### Your goal
Output the line containing "kingdom: Animalia" exactly. Do the same for every line after it through the end of the material, and output nothing else.
*** Opening Recorded data ***
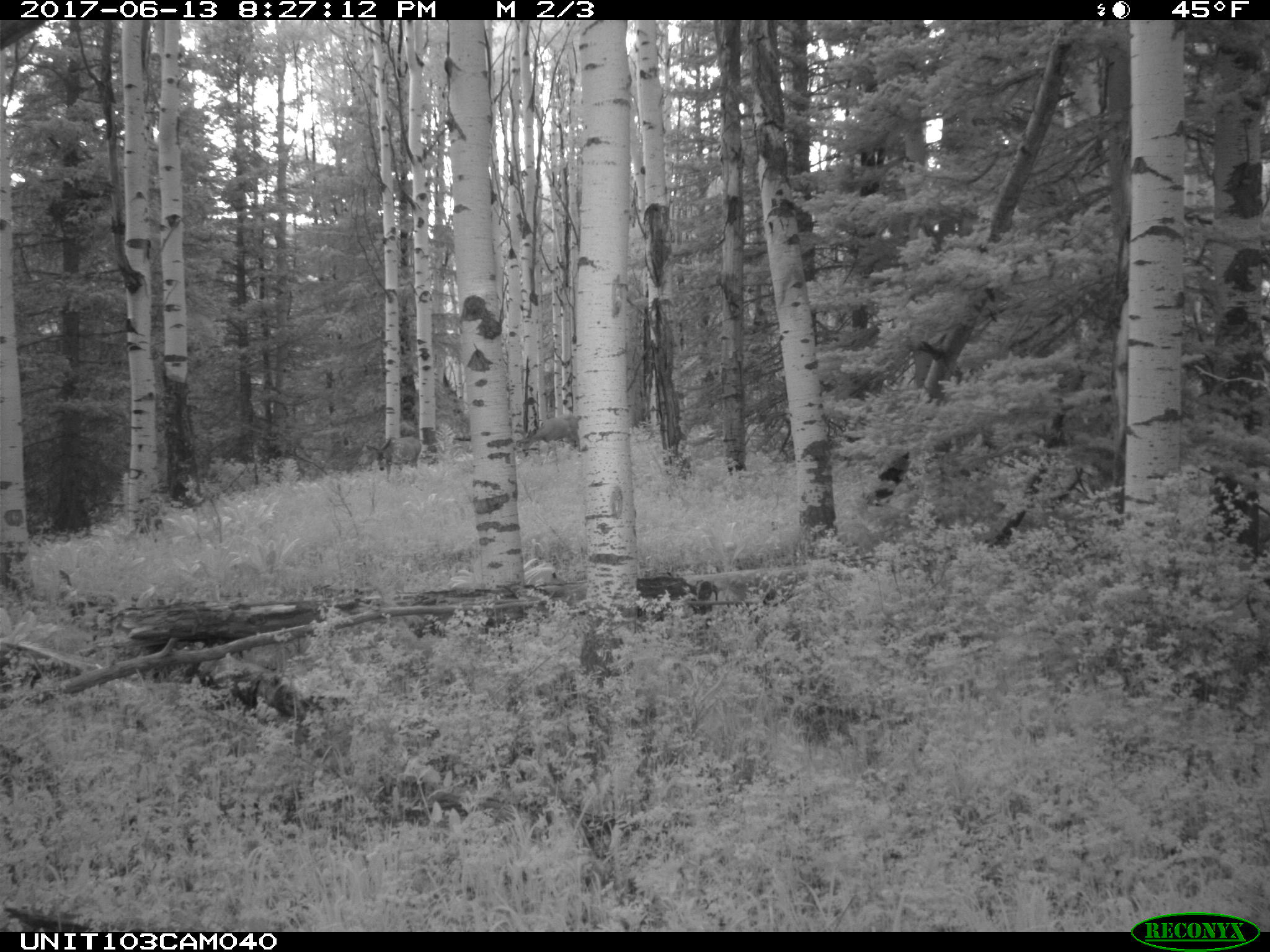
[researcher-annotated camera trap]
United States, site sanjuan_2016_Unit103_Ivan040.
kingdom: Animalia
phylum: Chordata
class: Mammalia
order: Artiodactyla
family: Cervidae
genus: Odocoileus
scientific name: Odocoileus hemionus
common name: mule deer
*** Closing Recorded data ***
### Answer section
kingdom: Animalia
phylum: Chordata
class: Mammalia
order: Artiodactyla
family: Cervidae
genus: Odocoileus
scientific name: Odocoileus hemionus
common name: mule deer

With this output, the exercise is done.